# Above ground deisel tank



## TxElectrician (May 19, 2008)

I have been asked to wire a fuel dispensing pump for an above ground deisel tank. This is similar to the tanks used on farms for their equipment.

This is for a city fleet, however, no permit or inspections will be needed as their is no building dept. and no AHJ

I want to make sure I do this correctly.

The way I read the code this is in an unclassified location per 514.3(A)

Anyone know more about this your guidance would be appreciated.


----------



## raider1 (Jan 22, 2007)

Correct, diesel fuel is not a class 1 liquid and therefore a diesel fuel dispensing tank is not a classified location.

Chris


----------



## John Valdes (May 17, 2007)

raider1 said:


> Correct, diesel fuel is not a class 1 liquid and therefore a diesel fuel dispensing tank is not a classified location.
> 
> Chris


Not classified at all? I am asking. What if it was inside? Diesel fuel is combustible, and can produce vapors.

I will read the article. Thanks.


----------



## TxElectrician (May 19, 2008)

John Valdes said:


> Not classified at all? I am asking. What if it was inside? Diesel fuel is combustible, and can produce vapors.
> 
> I will read the article. Thanks.


 
My understanding is that is has a flash point => 100 degrees it is not classified.

I'm not an expert on fuel, that is why I was asking.


----------



## raider1 (Jan 22, 2007)

John Valdes said:


> Not classified at all? I am asking. What if it was inside? Diesel fuel is combustible, and can produce vapors.
> 
> I will read the article. Thanks.


Yep, not classified at all.

Diesel fuel has a Flash Point: >125°F/>52°C and has an OSHA Flammability Classification as a Combustible Liquid.

That means that Diesel Fuel is not classified as a flammable liquid.

When diesel fuel is exposed to the open atmosphere and the ambient temperature is below 125 degrees F then there are no flammable vapors produced by the fuel. That is the reason that diesel fuel dispensing is not a classified hazard in accordance with the NEC.

Chris


----------



## BBQ (Nov 16, 2010)

Considering I have 275 gallon tank of it in my basement I am glad it is not a class 1 liquid.:thumbsup:


----------



## RePhase277 (Feb 5, 2008)

BBQ said:


> Considering I have 275 gallon tank of it in my basement


Right next to the fertilizer and autographed McVey photo.


----------



## leland (Dec 28, 2007)

InPhase277 said:


> Right next to the fertilizer and autographed McVey photo.



That was uncalled for!:001_huh:


----------



## K2500 (Mar 21, 2009)

BBQ said:


> Considering I have 275 gallon tank of it in my basement I am glad it is not a class 1 liquid.:thumbsup:


Is it dyed red?


----------



## RePhase277 (Feb 5, 2008)

leland said:


> That was uncalled for!:001_huh:


That's what I'm saying! Why does Mr. Badger have diesel and fertilizer in his basement? Why is he a member of the NAACP _and_ KKK? Why, oh why, Mr. Badger, do you still maintain a membership with the National Alliance and NAMBLA? Hmmm?


----------



## Stan B. (Jul 25, 2008)

InPhase277 said:


> Right next to the fertilizer and autographed McVey photo.


There can't be much fertilizer left. It's all here now.


----------

■ Data records
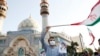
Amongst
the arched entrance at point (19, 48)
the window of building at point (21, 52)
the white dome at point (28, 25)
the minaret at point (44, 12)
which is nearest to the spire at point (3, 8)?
the white dome at point (28, 25)

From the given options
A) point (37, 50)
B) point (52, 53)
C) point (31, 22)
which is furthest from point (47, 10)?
point (52, 53)

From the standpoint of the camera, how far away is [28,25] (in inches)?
1177

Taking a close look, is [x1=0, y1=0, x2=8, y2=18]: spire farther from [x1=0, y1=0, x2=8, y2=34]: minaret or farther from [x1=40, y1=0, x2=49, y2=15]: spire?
[x1=40, y1=0, x2=49, y2=15]: spire

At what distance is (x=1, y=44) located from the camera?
26.4m

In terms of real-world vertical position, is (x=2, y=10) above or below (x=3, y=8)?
below

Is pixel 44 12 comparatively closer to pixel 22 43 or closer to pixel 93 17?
pixel 22 43

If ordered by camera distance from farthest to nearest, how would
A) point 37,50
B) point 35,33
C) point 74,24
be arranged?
point 35,33 → point 37,50 → point 74,24

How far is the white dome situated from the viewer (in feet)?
97.3

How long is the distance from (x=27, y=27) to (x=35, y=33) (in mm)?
3945

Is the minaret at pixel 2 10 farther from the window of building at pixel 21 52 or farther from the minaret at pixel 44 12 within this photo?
the window of building at pixel 21 52

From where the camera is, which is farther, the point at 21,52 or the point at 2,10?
the point at 2,10

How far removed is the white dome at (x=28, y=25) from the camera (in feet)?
97.3

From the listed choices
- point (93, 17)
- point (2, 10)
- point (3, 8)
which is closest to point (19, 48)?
point (2, 10)

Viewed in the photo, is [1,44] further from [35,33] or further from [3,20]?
[3,20]
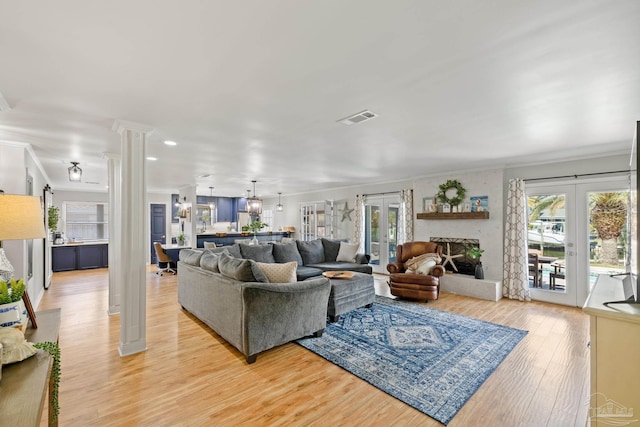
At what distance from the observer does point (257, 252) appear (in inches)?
223

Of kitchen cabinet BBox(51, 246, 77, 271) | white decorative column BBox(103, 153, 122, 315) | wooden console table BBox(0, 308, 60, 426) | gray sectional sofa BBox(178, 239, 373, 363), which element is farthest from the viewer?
kitchen cabinet BBox(51, 246, 77, 271)

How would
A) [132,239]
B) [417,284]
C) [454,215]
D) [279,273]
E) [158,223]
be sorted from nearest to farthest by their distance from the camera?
[132,239], [279,273], [417,284], [454,215], [158,223]

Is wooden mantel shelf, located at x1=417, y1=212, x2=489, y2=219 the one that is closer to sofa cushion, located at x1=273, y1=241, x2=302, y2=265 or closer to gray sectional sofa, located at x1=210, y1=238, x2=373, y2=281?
gray sectional sofa, located at x1=210, y1=238, x2=373, y2=281

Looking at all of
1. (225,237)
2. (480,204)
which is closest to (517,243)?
(480,204)

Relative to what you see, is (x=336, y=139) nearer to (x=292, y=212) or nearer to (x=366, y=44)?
(x=366, y=44)

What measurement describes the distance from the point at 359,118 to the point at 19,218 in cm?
271

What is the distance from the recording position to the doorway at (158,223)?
32.2ft

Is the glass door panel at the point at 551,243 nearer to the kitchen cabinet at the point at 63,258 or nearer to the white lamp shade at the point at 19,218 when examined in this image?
the white lamp shade at the point at 19,218

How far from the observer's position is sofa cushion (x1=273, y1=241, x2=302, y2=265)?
5953 millimetres

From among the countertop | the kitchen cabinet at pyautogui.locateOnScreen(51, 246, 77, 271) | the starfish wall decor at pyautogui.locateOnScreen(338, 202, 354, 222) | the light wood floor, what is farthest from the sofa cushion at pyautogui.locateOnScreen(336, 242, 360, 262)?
the kitchen cabinet at pyautogui.locateOnScreen(51, 246, 77, 271)

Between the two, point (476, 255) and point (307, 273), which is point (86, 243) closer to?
point (307, 273)

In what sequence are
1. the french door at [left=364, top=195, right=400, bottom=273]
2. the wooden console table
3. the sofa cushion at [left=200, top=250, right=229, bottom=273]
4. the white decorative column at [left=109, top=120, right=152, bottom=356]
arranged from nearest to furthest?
1. the wooden console table
2. the white decorative column at [left=109, top=120, right=152, bottom=356]
3. the sofa cushion at [left=200, top=250, right=229, bottom=273]
4. the french door at [left=364, top=195, right=400, bottom=273]

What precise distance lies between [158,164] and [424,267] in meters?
5.26

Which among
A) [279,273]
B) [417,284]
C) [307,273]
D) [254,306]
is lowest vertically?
[417,284]
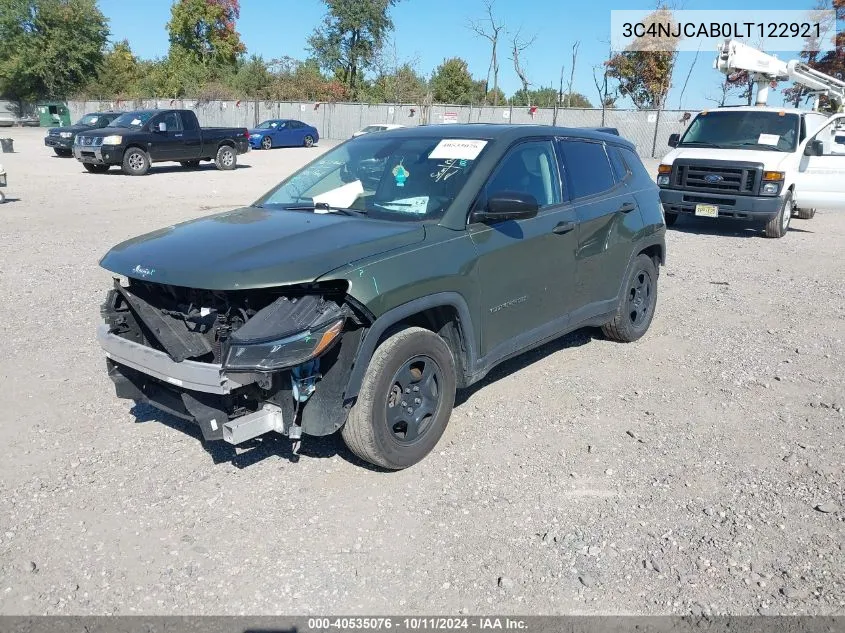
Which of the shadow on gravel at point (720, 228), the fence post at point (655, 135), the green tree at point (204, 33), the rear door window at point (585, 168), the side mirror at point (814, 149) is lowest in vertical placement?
the shadow on gravel at point (720, 228)

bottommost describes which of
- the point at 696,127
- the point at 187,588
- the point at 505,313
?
the point at 187,588

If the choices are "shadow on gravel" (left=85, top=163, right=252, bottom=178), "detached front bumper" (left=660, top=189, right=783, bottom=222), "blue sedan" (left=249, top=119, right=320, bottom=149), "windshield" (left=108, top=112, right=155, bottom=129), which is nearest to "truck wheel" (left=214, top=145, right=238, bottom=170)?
"shadow on gravel" (left=85, top=163, right=252, bottom=178)

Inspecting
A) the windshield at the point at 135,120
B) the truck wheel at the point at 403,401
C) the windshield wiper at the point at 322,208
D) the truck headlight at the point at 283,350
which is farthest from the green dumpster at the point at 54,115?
the truck headlight at the point at 283,350

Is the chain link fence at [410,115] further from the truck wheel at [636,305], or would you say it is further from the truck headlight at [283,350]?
the truck headlight at [283,350]

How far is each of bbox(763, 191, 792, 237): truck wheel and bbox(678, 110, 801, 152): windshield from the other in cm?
88

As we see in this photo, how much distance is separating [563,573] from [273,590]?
1288 mm

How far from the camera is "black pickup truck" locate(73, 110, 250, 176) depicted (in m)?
19.5

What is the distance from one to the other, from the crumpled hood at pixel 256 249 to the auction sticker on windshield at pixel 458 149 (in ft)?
2.32

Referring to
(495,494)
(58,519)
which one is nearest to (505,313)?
(495,494)

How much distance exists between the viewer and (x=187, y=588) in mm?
3025

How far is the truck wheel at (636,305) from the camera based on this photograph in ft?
19.5

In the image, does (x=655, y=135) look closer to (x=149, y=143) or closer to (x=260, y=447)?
(x=149, y=143)

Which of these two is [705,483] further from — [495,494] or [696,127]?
[696,127]

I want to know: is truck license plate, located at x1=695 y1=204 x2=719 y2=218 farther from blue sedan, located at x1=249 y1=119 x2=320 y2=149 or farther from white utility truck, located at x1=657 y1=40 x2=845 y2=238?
blue sedan, located at x1=249 y1=119 x2=320 y2=149
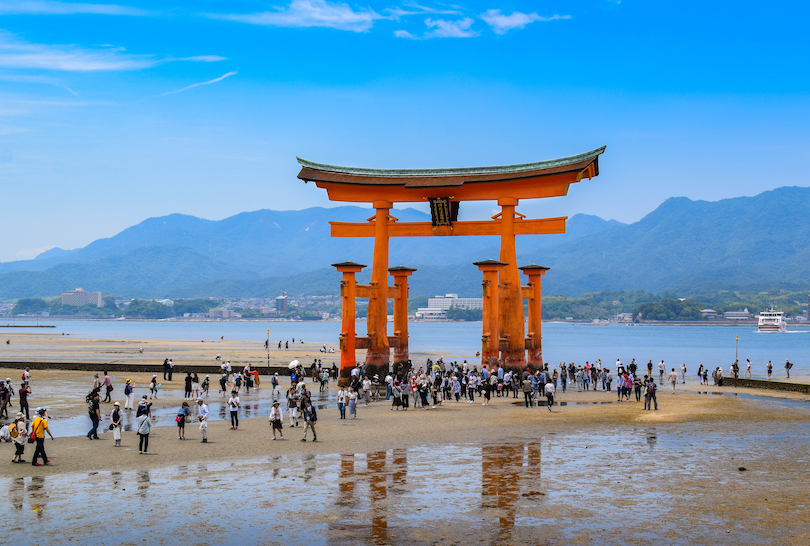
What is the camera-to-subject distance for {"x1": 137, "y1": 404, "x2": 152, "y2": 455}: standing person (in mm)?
18969

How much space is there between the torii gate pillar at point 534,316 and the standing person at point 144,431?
26.8 meters

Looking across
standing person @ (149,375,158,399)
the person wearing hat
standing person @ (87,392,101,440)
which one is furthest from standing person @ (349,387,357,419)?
the person wearing hat

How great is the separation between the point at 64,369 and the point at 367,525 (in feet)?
140

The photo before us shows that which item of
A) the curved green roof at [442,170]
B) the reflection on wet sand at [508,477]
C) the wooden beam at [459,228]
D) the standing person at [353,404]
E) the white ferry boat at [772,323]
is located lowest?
the reflection on wet sand at [508,477]

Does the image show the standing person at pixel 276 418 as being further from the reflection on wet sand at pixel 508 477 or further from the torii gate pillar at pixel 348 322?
the torii gate pillar at pixel 348 322

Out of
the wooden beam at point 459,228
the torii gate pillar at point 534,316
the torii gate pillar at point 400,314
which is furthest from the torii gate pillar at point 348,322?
the torii gate pillar at point 534,316

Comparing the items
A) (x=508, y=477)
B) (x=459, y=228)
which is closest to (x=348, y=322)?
(x=459, y=228)

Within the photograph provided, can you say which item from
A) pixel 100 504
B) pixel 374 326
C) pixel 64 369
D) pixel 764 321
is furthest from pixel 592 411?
pixel 764 321

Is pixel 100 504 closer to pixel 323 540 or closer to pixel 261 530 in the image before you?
pixel 261 530

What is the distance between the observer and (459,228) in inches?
1618

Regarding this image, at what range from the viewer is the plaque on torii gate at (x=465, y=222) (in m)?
38.1

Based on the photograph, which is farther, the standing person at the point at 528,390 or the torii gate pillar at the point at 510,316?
the torii gate pillar at the point at 510,316

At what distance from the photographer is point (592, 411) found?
29.3 meters

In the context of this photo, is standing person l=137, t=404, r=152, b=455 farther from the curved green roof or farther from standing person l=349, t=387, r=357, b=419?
the curved green roof
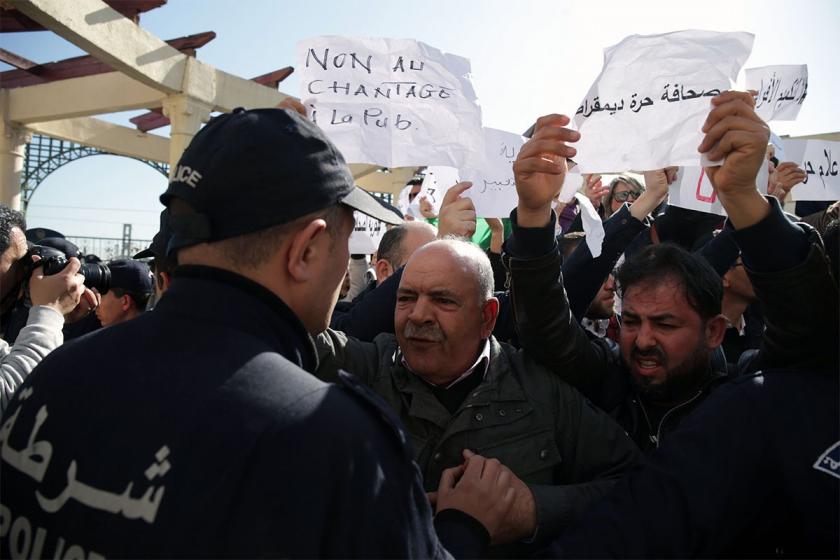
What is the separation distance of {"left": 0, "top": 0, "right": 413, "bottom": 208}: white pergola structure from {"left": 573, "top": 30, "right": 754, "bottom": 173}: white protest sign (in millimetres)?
5218

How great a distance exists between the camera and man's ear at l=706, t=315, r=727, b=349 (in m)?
2.24

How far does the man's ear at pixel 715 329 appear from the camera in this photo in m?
2.24

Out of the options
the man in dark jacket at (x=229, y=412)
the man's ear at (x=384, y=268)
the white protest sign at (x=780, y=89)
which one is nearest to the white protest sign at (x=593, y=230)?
the white protest sign at (x=780, y=89)

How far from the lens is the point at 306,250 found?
1.16m

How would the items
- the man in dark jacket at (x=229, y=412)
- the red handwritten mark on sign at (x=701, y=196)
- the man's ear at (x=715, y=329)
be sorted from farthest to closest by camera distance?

■ Short problem
Update the part of the diesel tank thread that opens with the words containing "That's what I'm" and closes with "(Jul 25, 2008)" by changing "basement" to "garage", then write out that updated part in full. The entries are not needed for this work.

■ Answer
That's what I'm saying! Why does Mr. Badger have diesel and fertilizer in his garage? Why is he a member of the NAACP _and_ KKK? Why, oh why, Mr. Badger, do you still maintain a membership with the National Alliance and NAMBLA? Hmmm?


----------



## Stan B. (Jul 25, 2008)